Collected data entries
○ ○ ○

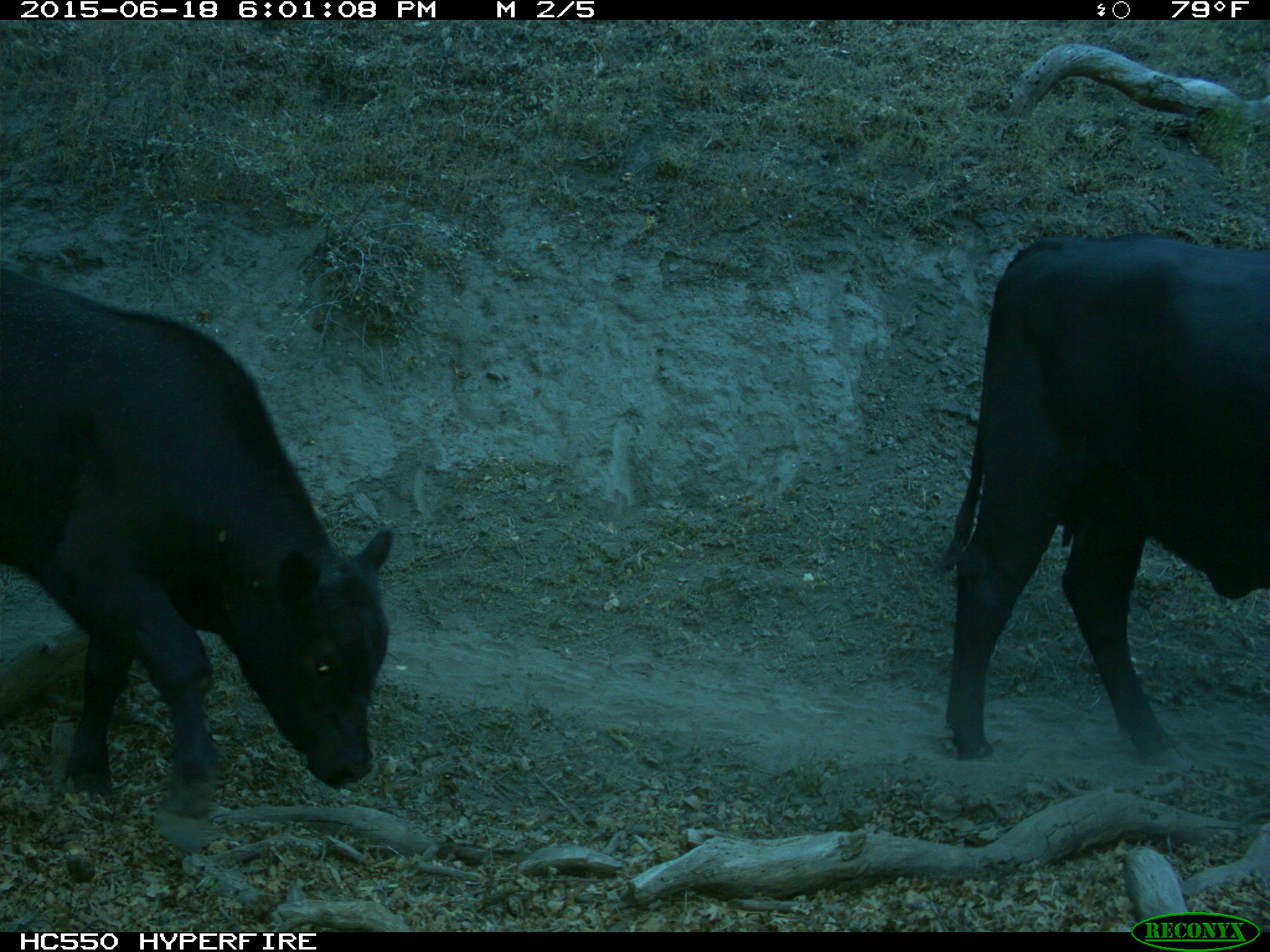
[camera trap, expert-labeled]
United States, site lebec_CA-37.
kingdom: Animalia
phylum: Chordata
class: Mammalia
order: Artiodactyla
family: Bovidae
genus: Bos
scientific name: Bos taurus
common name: domestic cow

○ ○ ○

THE TASK:
Print every line of the data exactly. Pictures do not belong in the copy.

REPLY TO THE TASK:
[camera trap, expert-labeled]
United States, site lebec_CA-37.
kingdom: Animalia
phylum: Chordata
class: Mammalia
order: Artiodactyla
family: Bovidae
genus: Bos
scientific name: Bos taurus
common name: domestic cow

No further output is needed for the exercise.